**任务要求 1**
请照录下方关于 HMM 学习问题的文档中的一段文字,从“params$Pi = temp/Sum”开始,到“T,prob = params$Pi)”结束。
**任务要求 2**
根据下方关于 HMM 学习问题的文档,判断以下三个陈述是否与其相符,每项回答“是”或“否”,并逐字引用文档中起决定作用的原话。(a) 监督学习方法假设训练数据中的各个观测序列长度相同。(b) 文档采用贝叶斯估计来估计隐马尔科夫模型的参数。(c) 在 R 示例中,模拟参数 A 时每行参数之和为 1。

**文档摘录**
HMM 学习问题:
已知观测序列$O=(o_1,o_2,\cdots,o_T)$,估计模型$\lambda=(A, B, \pi)$参数,使得在该模型下观测序列概率$P(O|\lambda)$最大。
一、监督学习方法
假设已给训练数据包含 $S$个长度相同的观测序列和对应的状态序列 ${ (O_1,I_1), (O_2,I_2), \cdots, (O_S,I_S) }$,那么可以利用极大似然估计来估计隐马尔科夫模型的参数。
- 转移概率 $a_{ij}$的估计:
设样本中时刻 $t$ 处于状态 $i$ 时刻 $t+1$ 转移到状态 $j$ 的频数为 $A_{ij}$,那么状态转移概率 $a_{ij}$ 的估计是
$$
\hat a_{ij} = \frac{A_{ij}}{\sum_{j=1}^{N}A_{ij}}, \ i=1,2,\cdots,N; \ j = 1,2,\cdots,N
$$ - 观测概率 $b_j(k)$的估计
设样本中状态为 $j$ 并观测为 $k$ 的频数为 $B_{jk}$,那么状态为 $j$ 观测为 $k$ 的概率 $b_j(k)$的估计是
$$
\hat b_j(k) = \frac{B_{jk}}{\sum_{k=1}^{M}B_{jk}}, \ j=1,2,\cdots,N; \ k = 1,2,\cdots, M
$$ - 初始状态概率 $\pi_i$ 的估计
$\hat \pi_i$为 $S$个样本中初始状态为 $q_i$的频率。
R示例:HMM参数监督学习
# 模拟参数A,B, Pi
hmm_sim_param <- function(Q,V){
N <- length(Q)
M <- length(V)
params <- list(
A = matrix(nrow = N,ncol = N),
B = matrix(nrow = N,ncol = M ),
Pi = c(),
N = N, M=M)
for (i in 1:N) {
temp <- runif(N,0,100)
Sum <- sum(temp)
for (j in 1:N) {
params$A[i,j] = temp[j]/Sum # 每行参数和为1
}
}
for (i in 1:N) {
temp <- runif(M,0,100)
Sum <- sum(temp)
for (j in 1:M) {
params$B[i,j] = temp[j]/Sum
}
}
temp <- runif(N,0,100)
Sum <- sum(temp)
params$Pi = temp/Sum
return(params)
}
# 模拟实验数据
hmm_sim_data <- function(n,len){
gen_data <- function(len = len){
#随机抽样
temp_I <- sample(Q,1,replace = T,prob = params$Pi)
I <- c(temp_I)

**数据摘录**

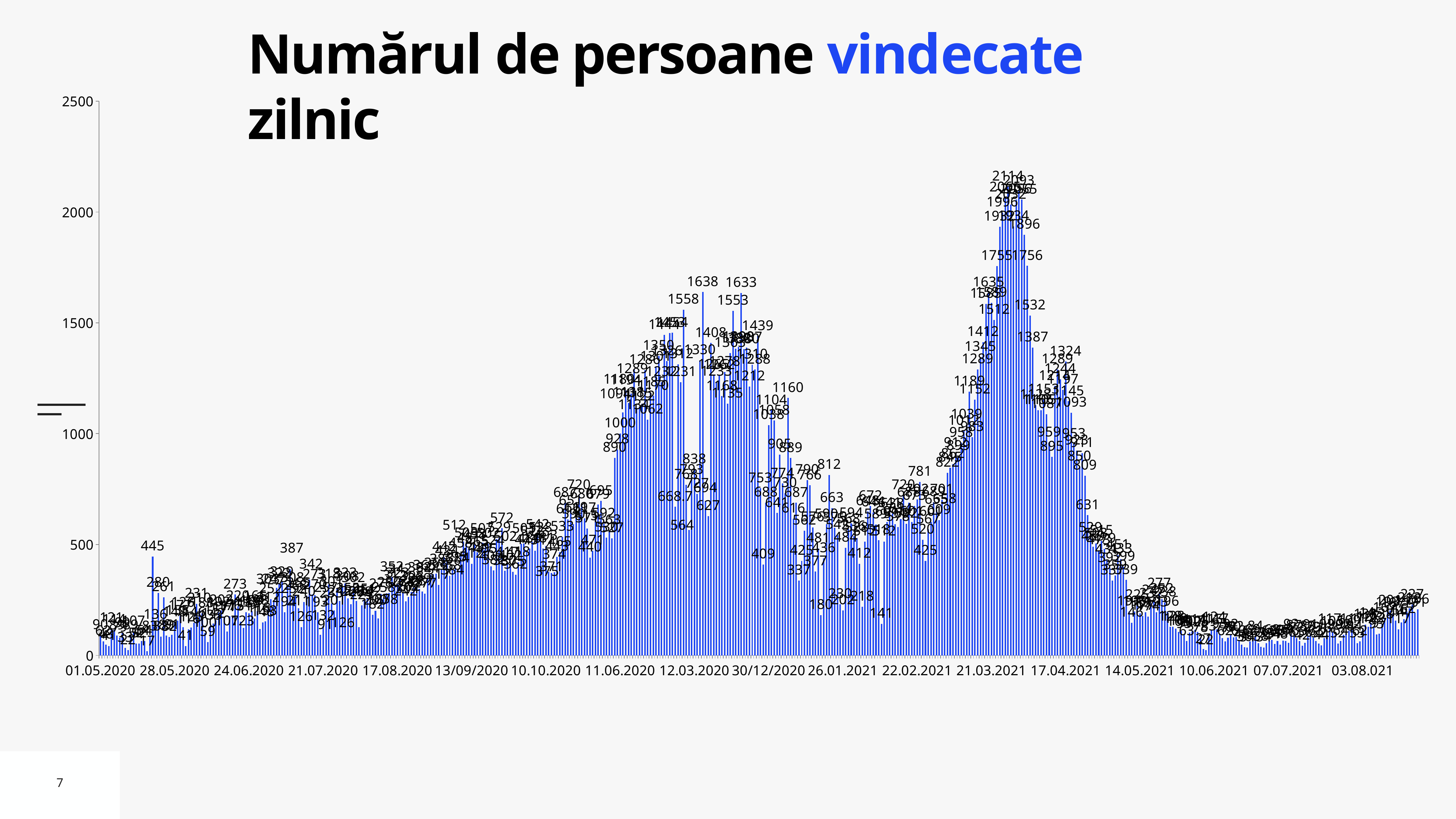
Are the values around 07.07.2021 greater or less than 500? less What is the last date label on the horizontal axis? 03.08.2021 What is the first date label on the horizontal axis? 01.05.2020 Is the tallest bar on the chart greater or less than 2000? greater Do the values rise or fall between 22.02.2021 and 21.03.2021? rise What is the highest tick value on the vertical axis? 2500 What kind of chart is shown on the slide? bar chart What is the title of the chart? Numărul de persoane vindecate zilnic Is the tallest bar on the chart located in 2020 or in 2021? 2021 What is the value of the tallest bar near 28.05.2020? 445 What is the highest data label shown on the chart? 2114 Do the values rise or fall between 17.04.2021 and 10.06.2021? fall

**任务解答 1**
params$Pi = temp/Sum
return(params)
}
# 模拟实验数据
hmm_sim_data <- function(n,len){
gen_data <- function(len = len){
#随机抽样
temp_I <- sample(Q,1,replace = T,prob = params$Pi)

**任务解答 2**
(a) 是。“假设已给训练数据包含 $S$个长度相同的观测序列和对应的状态序列”
(b) 否。“那么可以利用极大似然估计来估计隐马尔科夫模型的参数”
(c) 是。“每行参数和为1”